心配だったので血液検査したら、全てが正常値だったのだけど。
金や権力を持って、全てが思い通りになる。
これが幸せかと問われれば、そうとも限らないと結論できる。
自営業となったとき、収入は激減した。
ところがサラリーマンは基本的に収入を正確に処理するため、どんなに収入が減っても県町民税が次の年に請求される。
日本国内の制度だと、収入は常に一定である前提で税制も成り立っている。
自営業であれば、純利益を完全にプラスにするのは簡単ではない。
固定費や光熱費、交通費などの支出を計上すると、利益はやっとプラスになる程度。
税金は減免対象になる。
前職では、人は言うことを聞くのが当たり前になっていた。
取引先会社は機嫌を損なわないために、どんなに理不尽な要求でも、ニコニコ受けなければならない。
ものを設計するために、専門メーカーにさんざん問い合わせて設計できた結果、取引先を限定しないためのコンペがあり、他社に発注される。
怒ることもできないので、愚痴レベルで文句を言われるけれど、実際に製品を作る機会を失い打撃は受けている。
メーカーにも、必ず受注があるという慢心があるのだけど。
そう。「慢心」が問題。
本来簡単には得られない、人が言うことを聞くとか、多くの可処分所得が得られるとか、そういった「ありがたいこと」が当たり前になってしまい、それが当然となる。
その裏ではいろんな人が、本当の不満を我慢して理不尽な要求でもニコニコして受けなければならないにも関わらず。
その不満はある臨界点を超えて爆発する。
その時はすでに後戻りできないほどのモラル崩壊が起きていて、経営幹部やそれ以上から「人とは?」という根本教育が必要になってしまう。

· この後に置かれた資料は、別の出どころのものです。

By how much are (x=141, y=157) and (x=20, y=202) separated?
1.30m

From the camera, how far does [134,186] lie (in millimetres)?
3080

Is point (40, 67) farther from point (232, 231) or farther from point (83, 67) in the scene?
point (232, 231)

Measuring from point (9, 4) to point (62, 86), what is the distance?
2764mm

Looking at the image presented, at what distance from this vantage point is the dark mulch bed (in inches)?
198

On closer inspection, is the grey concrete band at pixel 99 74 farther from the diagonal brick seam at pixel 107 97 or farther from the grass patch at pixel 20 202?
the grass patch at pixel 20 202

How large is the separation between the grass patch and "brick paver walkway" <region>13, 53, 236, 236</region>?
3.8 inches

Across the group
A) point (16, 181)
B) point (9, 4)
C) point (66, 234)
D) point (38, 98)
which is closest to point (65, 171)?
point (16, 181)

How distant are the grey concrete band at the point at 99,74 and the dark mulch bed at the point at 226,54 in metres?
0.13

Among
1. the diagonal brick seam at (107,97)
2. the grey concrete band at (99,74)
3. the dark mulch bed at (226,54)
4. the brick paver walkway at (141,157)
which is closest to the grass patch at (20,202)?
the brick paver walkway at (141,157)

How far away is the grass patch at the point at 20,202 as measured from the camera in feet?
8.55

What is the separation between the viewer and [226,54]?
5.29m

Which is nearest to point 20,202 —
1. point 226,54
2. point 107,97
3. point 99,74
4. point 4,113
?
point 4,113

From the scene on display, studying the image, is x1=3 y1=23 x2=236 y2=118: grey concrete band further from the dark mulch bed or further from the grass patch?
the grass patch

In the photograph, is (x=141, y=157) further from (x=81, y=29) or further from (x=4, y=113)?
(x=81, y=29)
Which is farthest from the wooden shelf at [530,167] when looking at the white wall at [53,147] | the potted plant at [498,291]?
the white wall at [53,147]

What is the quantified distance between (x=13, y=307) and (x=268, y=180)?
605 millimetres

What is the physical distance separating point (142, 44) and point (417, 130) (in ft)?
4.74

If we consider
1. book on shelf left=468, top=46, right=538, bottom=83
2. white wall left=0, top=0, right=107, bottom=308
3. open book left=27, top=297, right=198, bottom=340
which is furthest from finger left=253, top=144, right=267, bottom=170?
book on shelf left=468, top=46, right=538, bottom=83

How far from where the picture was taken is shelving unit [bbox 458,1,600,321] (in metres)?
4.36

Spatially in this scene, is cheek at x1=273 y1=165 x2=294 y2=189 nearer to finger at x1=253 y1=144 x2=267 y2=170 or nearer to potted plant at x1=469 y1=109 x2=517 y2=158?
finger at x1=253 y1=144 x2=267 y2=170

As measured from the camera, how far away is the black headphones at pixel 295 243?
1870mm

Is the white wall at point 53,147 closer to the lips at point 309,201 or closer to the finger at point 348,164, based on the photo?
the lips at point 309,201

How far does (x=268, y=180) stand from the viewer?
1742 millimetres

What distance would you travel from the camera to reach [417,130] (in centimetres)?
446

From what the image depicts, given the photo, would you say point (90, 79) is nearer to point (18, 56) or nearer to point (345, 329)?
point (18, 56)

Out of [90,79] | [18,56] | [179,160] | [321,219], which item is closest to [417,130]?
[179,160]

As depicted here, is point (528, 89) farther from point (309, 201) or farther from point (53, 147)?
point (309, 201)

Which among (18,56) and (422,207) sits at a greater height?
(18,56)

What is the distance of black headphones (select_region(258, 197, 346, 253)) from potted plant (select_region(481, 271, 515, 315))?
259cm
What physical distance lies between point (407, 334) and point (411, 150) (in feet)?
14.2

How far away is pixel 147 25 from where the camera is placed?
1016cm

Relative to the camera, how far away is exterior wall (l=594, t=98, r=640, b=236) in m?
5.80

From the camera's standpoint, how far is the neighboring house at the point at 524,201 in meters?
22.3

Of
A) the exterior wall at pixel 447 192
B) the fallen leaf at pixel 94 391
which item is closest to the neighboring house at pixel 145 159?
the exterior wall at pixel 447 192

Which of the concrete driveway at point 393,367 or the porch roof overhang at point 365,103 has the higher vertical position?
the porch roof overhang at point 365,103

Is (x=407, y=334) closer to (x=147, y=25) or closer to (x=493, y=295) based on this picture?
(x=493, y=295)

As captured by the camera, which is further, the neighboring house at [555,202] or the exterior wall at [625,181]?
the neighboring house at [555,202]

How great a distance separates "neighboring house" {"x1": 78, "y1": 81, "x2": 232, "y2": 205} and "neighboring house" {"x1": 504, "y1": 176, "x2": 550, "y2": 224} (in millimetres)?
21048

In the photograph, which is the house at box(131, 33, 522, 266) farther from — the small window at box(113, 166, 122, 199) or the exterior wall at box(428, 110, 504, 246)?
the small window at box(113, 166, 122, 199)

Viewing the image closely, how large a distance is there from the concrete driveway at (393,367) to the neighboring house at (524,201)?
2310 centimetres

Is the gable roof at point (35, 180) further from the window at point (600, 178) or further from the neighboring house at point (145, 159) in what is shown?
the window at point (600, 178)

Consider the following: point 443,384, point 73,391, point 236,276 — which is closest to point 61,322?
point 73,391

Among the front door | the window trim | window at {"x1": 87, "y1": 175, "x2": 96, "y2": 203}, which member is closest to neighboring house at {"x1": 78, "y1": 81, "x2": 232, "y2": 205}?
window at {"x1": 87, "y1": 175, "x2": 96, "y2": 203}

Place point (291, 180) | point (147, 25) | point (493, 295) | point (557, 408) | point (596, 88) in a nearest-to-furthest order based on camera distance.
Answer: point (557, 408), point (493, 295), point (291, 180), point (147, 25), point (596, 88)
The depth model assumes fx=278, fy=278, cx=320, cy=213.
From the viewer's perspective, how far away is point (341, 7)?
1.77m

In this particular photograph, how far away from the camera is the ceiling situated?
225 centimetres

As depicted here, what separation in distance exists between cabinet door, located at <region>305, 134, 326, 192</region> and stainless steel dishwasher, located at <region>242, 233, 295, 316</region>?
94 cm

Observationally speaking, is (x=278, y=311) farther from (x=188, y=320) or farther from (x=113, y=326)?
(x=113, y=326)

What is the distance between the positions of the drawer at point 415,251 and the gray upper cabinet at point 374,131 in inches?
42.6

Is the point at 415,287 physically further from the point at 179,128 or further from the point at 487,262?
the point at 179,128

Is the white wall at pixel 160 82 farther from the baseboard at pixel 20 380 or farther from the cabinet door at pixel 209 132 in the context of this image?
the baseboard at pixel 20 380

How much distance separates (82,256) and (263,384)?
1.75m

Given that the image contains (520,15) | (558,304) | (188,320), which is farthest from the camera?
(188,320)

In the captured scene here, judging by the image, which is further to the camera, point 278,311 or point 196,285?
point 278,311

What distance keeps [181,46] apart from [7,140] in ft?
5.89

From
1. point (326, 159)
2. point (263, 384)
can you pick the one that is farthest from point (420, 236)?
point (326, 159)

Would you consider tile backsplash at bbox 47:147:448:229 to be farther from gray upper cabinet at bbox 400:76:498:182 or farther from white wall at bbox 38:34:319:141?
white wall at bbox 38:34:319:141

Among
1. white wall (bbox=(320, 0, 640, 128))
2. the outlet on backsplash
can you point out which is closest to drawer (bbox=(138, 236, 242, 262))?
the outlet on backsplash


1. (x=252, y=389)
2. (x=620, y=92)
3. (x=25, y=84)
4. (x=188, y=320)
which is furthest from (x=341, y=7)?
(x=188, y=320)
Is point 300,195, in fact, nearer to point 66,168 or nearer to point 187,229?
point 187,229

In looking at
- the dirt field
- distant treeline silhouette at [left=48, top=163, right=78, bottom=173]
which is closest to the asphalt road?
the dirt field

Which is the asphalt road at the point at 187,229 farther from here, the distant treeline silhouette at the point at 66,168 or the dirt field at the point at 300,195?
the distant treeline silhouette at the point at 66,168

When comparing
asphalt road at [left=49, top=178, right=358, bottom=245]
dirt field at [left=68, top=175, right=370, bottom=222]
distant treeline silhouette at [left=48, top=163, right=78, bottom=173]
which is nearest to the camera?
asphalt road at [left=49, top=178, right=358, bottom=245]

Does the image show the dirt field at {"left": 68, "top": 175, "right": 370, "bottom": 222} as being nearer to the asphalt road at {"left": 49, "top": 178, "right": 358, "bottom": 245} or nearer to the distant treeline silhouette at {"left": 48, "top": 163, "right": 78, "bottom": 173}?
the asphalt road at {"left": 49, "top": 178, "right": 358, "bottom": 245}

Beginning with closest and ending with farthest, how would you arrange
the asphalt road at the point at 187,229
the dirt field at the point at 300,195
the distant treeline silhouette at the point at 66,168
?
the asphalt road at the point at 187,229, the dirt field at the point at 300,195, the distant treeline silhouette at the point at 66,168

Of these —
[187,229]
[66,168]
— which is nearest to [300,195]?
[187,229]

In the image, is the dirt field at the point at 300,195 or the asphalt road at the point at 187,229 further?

私の幸運は、災害ボランティアを行うことによって、その歪みを自ら感じ取れたことです。
結果辞めて健康を手に入れた。
残っている人は、現実からかけ離れた認識を保持してしまい、絵空事を当然のように話す間違った「夢」を妄想するばかり。
本当は得にくい、ありがたいことを当然のように得てしまった結果、他人の事情など全く省みることなく自分の欲求のみ押し付ける、大量の「わがままな子供」を量産することになる。
さらにそのわがままが権力を持っているので、相当たちが悪い。
これは大きな成功と、それに伴い失うものについて、十分な理解をしていないと起こってしまう、普遍的な人の歴史でもある。
人より優れた成果や結果を得た場合、それに伴って責任が発生する。
無責任ではいられないのだけど、無責任なまま成功を収めた結果、そのままでいいと思ってしまう。
状況が変わったのだから、今までのやり方は刷新しなければならないのにも関わらず。
精神的に子供のまま、大人の権力を持ってしまう。
他人は基本的に思い通りにならないとか、現実に起こる事柄は、そう簡単に理想通りにならないとか、そういった当たり前の現実を忘れてしまう。
それが幸せだと思う人もいるのだろうけれど、少なくとも私にとっては非常識すぎて不幸せだった。
バブルで熱狂する文化を尻目に、親からの経済的援助なく、ひたすら勉強と生活のための仕事に打ち込んでいた学生時代も経験しているし。
「ありがとう」という言葉の本当の意味を考えると、それは私にとっては非常識な部類に入る。